[Entries taken from a collection]
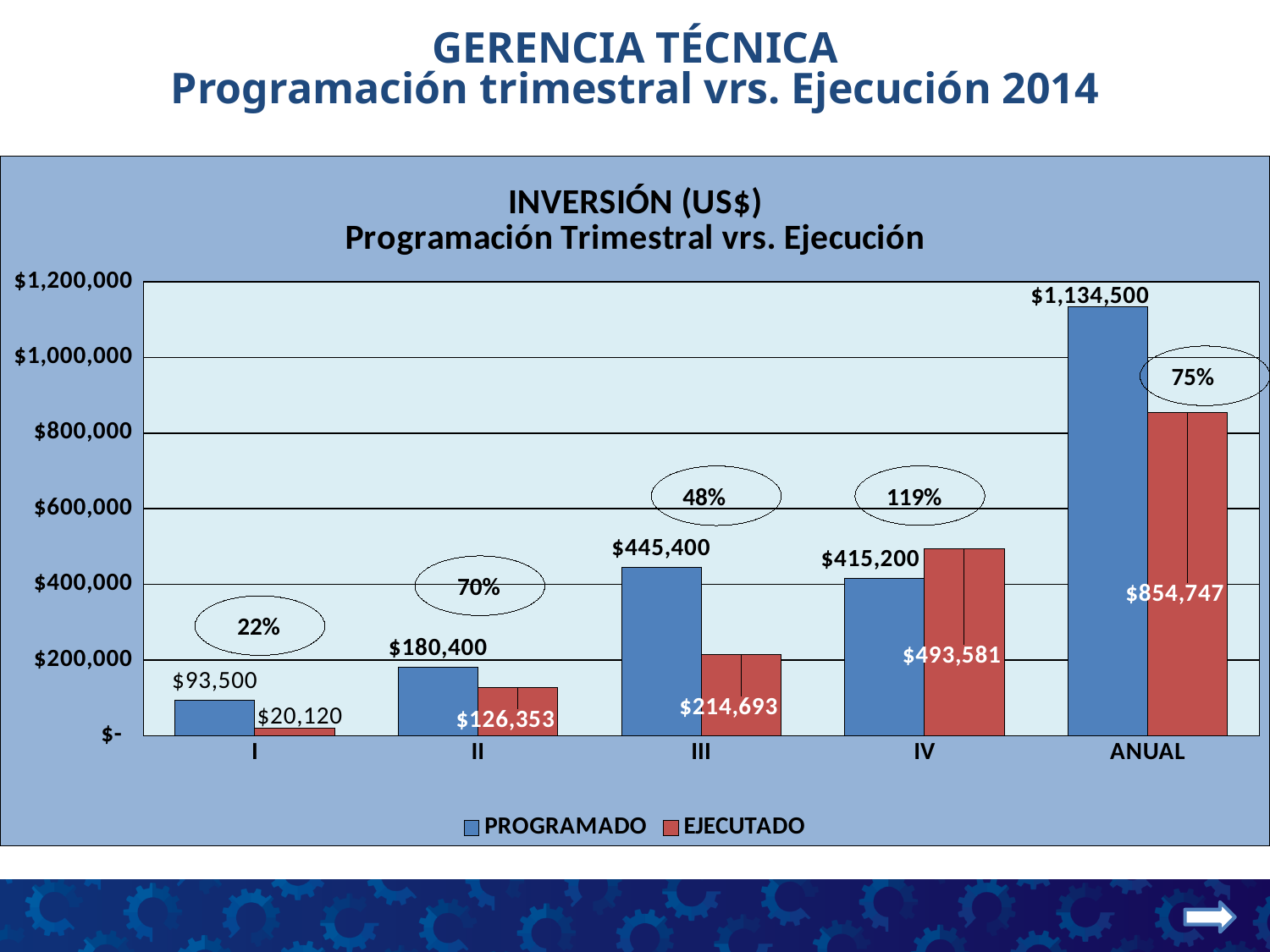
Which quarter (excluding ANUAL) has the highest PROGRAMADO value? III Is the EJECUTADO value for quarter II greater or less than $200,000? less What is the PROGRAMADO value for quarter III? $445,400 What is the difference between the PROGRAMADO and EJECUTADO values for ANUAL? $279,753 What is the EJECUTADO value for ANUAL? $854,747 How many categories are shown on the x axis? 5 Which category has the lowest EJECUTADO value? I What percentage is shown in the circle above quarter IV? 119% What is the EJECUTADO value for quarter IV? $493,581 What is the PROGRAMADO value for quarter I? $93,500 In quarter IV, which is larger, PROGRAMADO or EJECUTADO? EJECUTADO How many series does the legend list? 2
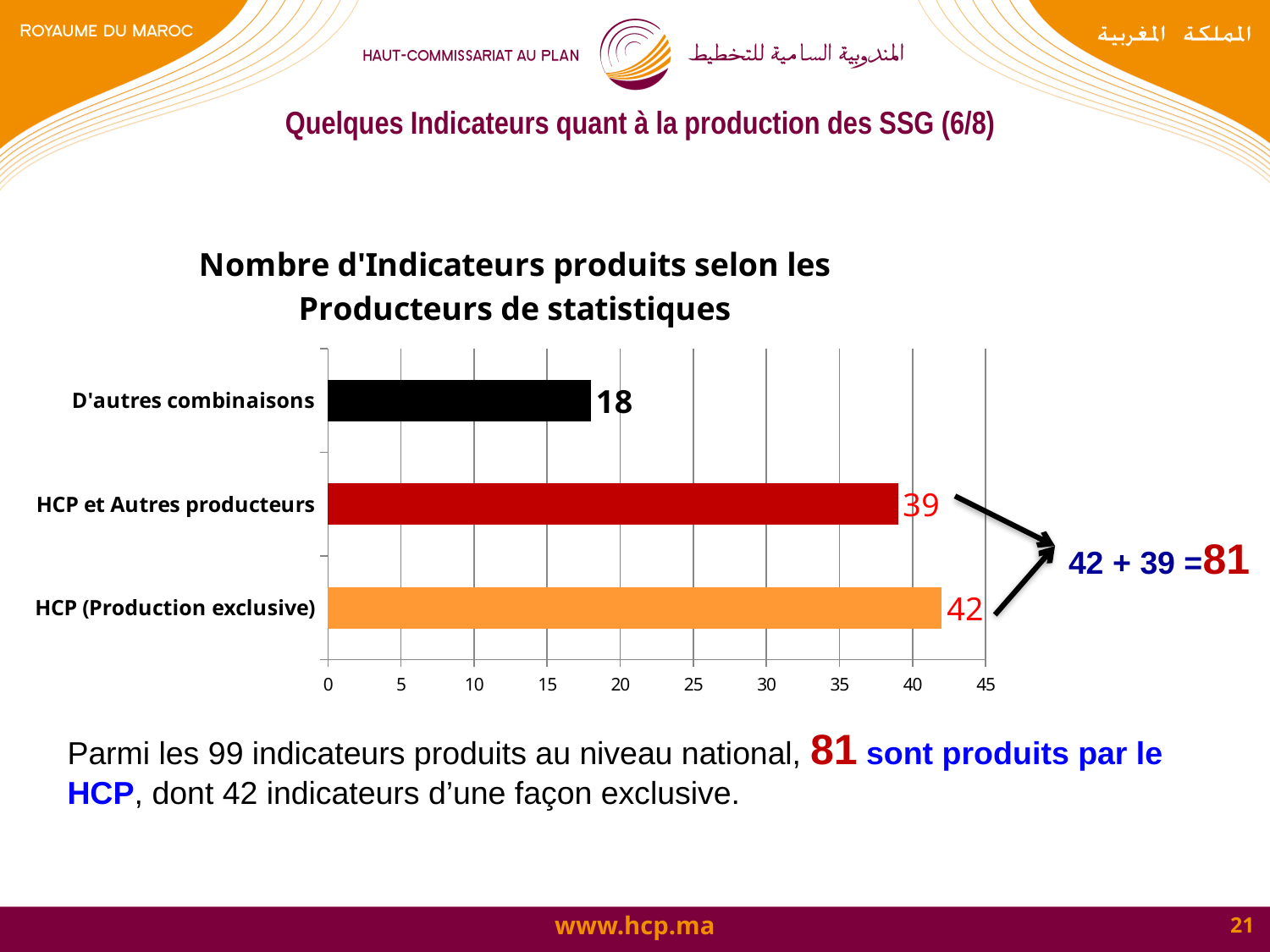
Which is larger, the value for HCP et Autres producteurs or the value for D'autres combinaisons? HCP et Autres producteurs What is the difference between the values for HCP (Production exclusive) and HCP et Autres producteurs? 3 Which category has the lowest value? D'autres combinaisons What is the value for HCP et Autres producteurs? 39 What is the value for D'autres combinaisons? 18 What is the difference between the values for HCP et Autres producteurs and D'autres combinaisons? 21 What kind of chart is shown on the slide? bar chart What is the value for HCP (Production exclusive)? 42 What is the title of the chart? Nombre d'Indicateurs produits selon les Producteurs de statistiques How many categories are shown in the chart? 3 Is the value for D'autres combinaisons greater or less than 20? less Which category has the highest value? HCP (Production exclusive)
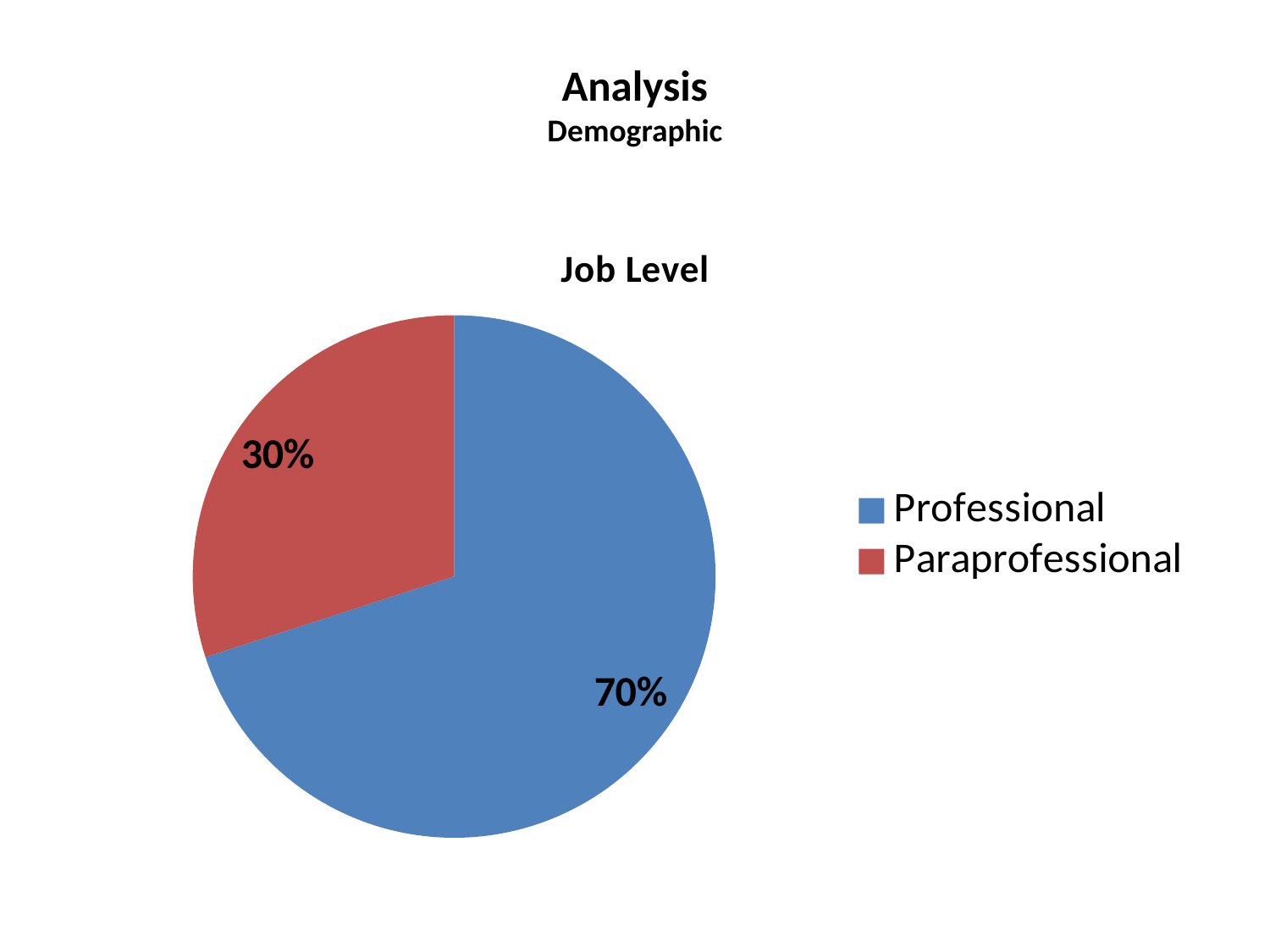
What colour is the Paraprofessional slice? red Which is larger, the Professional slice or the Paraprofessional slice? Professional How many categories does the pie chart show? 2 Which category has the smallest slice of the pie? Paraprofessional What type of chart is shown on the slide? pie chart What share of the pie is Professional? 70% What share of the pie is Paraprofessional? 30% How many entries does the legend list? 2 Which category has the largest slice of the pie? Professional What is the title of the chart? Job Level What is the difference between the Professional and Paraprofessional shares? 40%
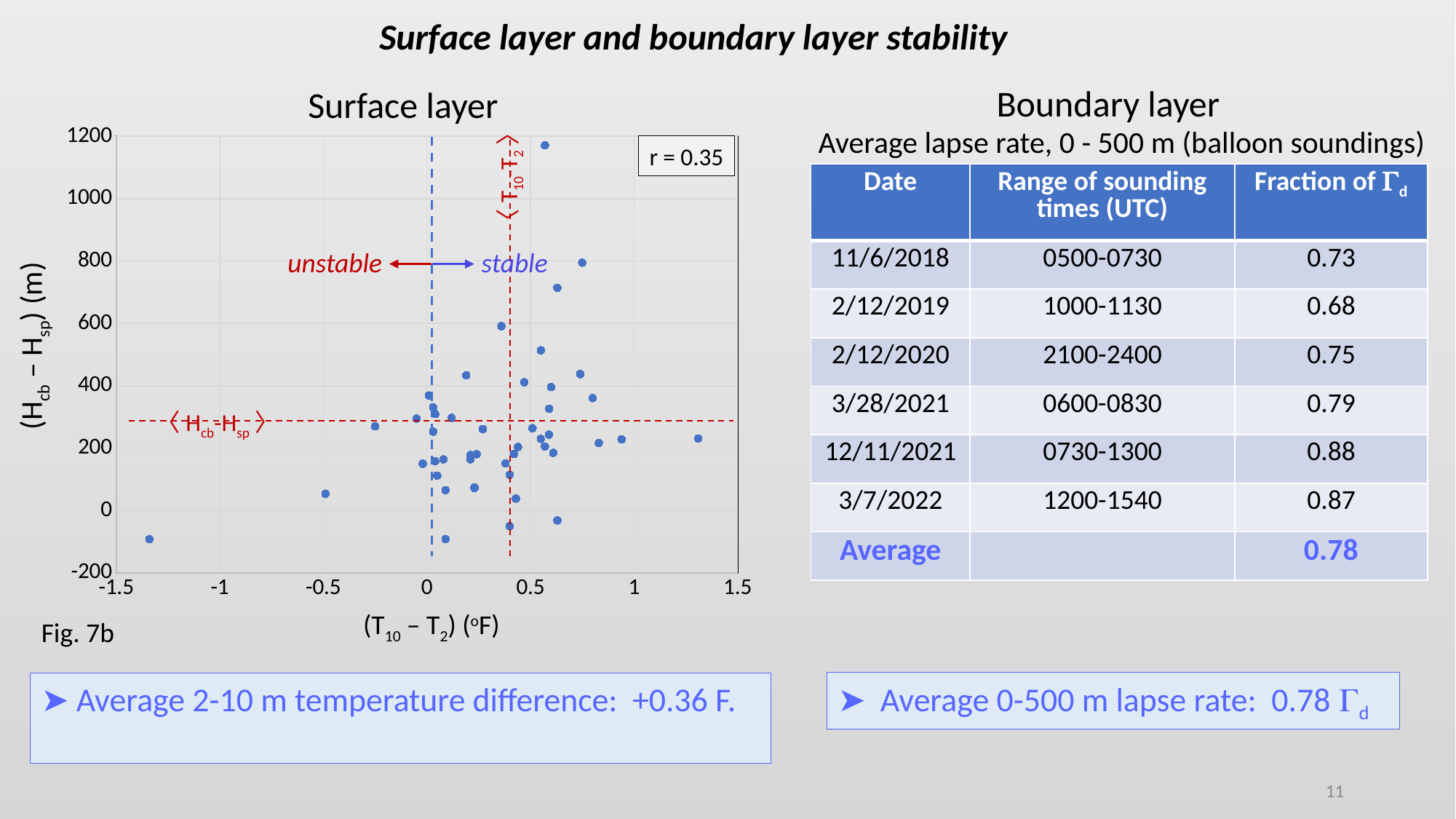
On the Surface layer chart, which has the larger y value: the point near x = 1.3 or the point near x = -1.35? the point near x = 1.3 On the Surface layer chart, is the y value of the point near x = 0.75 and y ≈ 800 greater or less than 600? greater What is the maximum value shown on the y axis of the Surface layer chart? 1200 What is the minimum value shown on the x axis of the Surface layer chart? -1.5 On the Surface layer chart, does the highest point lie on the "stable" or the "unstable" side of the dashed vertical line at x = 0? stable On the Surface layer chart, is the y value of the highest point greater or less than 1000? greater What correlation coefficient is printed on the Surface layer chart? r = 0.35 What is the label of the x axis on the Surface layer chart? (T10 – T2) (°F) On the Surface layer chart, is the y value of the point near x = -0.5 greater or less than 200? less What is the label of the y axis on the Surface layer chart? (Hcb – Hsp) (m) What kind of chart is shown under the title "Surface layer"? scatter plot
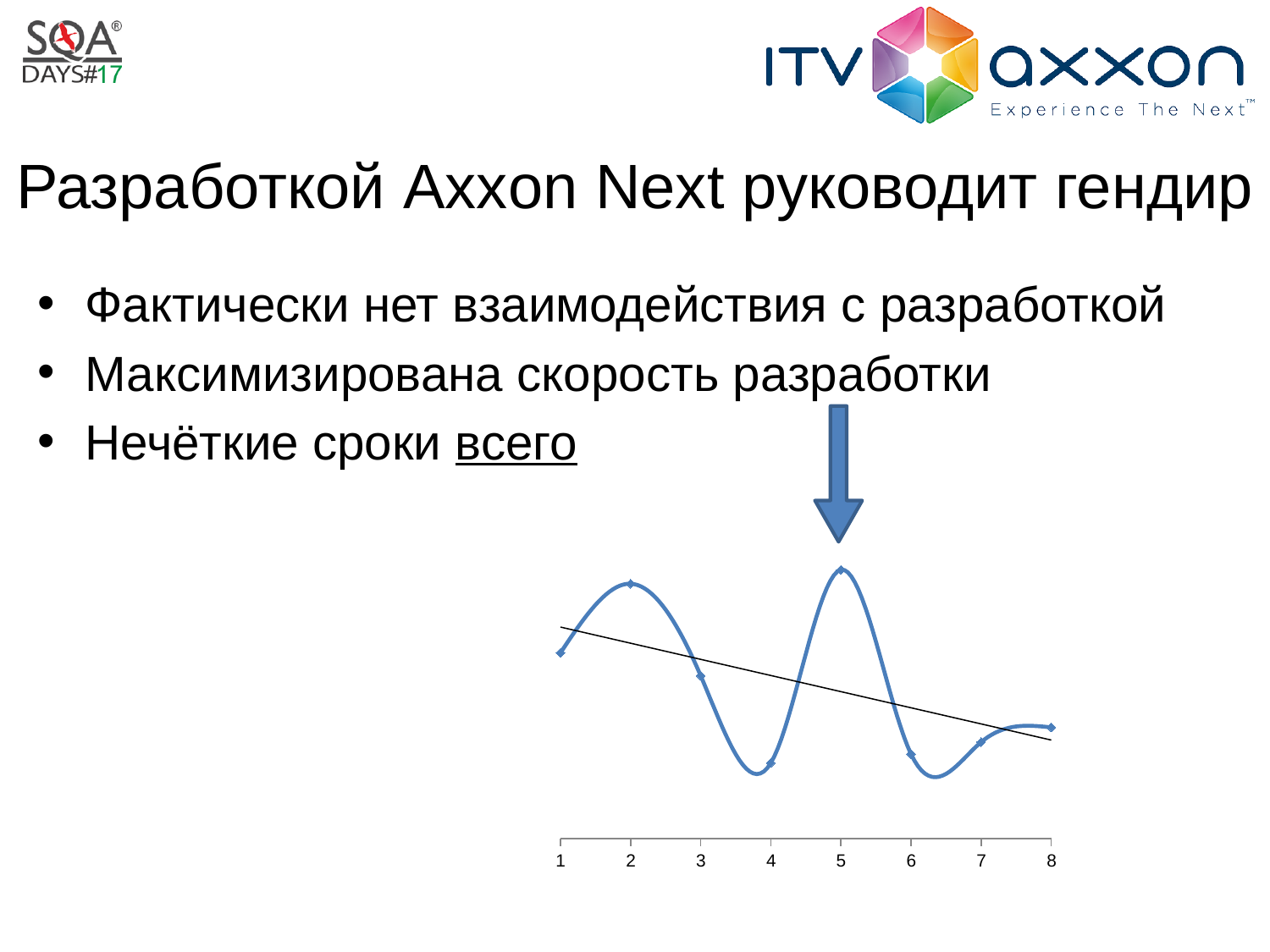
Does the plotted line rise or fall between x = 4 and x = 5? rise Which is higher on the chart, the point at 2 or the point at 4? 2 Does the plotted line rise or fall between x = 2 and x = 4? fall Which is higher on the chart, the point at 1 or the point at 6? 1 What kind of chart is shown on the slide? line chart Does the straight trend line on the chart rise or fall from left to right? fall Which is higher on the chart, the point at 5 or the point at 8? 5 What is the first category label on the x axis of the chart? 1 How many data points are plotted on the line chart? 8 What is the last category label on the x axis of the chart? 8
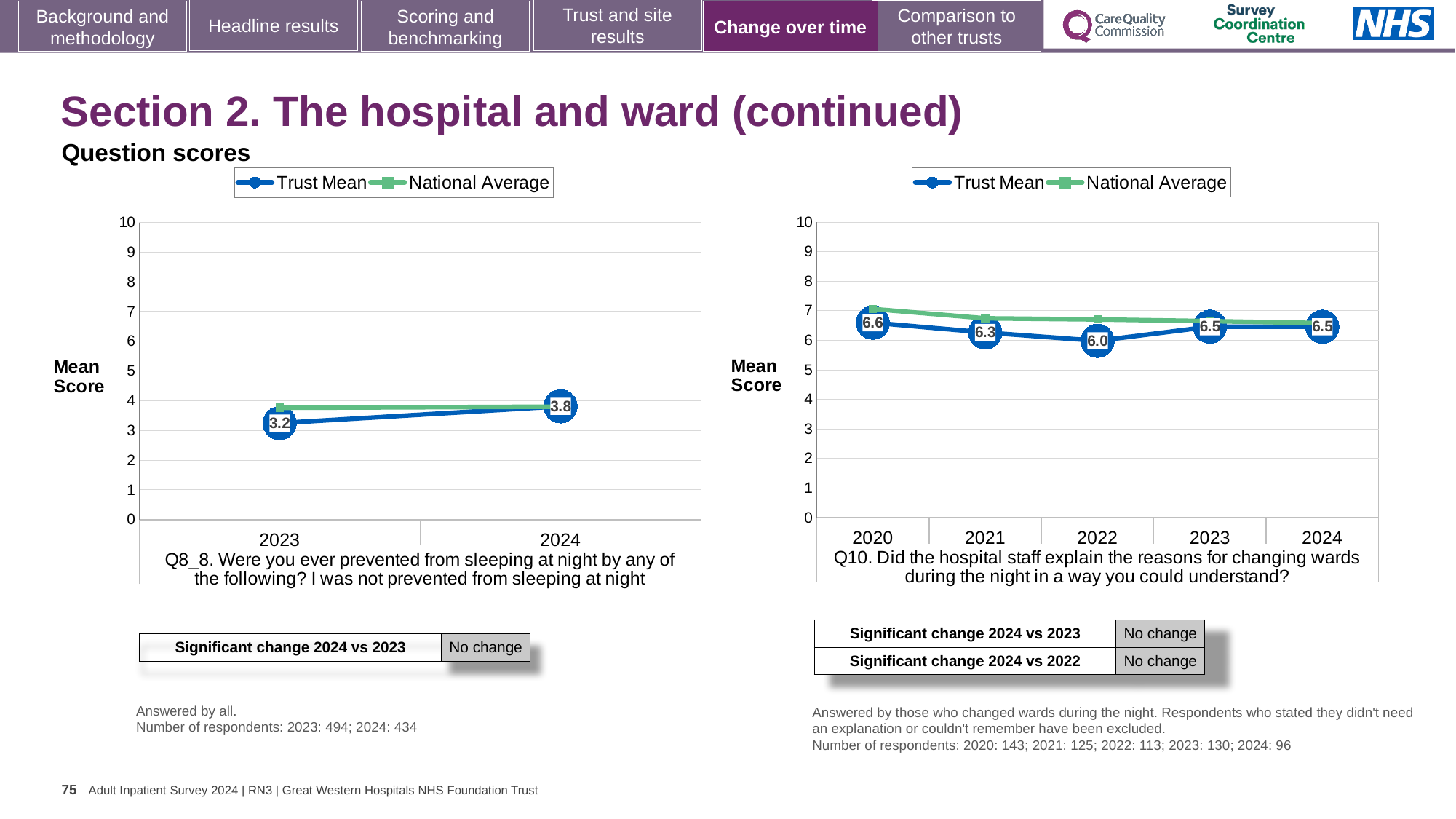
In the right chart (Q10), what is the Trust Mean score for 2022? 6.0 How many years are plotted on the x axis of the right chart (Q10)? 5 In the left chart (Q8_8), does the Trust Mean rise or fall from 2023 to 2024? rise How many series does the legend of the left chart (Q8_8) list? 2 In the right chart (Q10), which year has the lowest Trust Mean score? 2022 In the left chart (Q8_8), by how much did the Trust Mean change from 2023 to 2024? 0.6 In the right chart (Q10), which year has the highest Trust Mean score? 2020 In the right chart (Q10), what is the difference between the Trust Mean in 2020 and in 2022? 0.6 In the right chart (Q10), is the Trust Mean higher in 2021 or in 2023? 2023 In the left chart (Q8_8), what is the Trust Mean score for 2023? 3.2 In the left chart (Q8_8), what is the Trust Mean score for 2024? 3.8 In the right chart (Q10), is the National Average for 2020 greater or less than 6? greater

§ **Exercise instructions**
Copy out each line of the records above that contains the word "Nombre".

§ **Answer section**
Which is larger, the value for HCP et Autres producteurs or the value for D'autres combinaisons? HCP et Autres producteurs What is the difference between the values for HCP (Production exclusive) and HCP et Autres producteurs? 3 Which category has the lowest value? D'autres combinaisons What is the value for HCP et Autres producteurs? 39 What is the value for D'autres combinaisons? 18 What is the difference between the values for HCP et Autres producteurs and D'autres combinaisons? 21 What kind of chart is shown on the slide? bar chart What is the value for HCP (Production exclusive)? 42 What is the title of the chart? Nombre d'Indicateurs produits selon les Producteurs de statistiques How many categories are shown in the chart? 3 Is the value for D'autres combinaisons greater or less than 20? less Which category has the highest value? HCP (Production exclusive)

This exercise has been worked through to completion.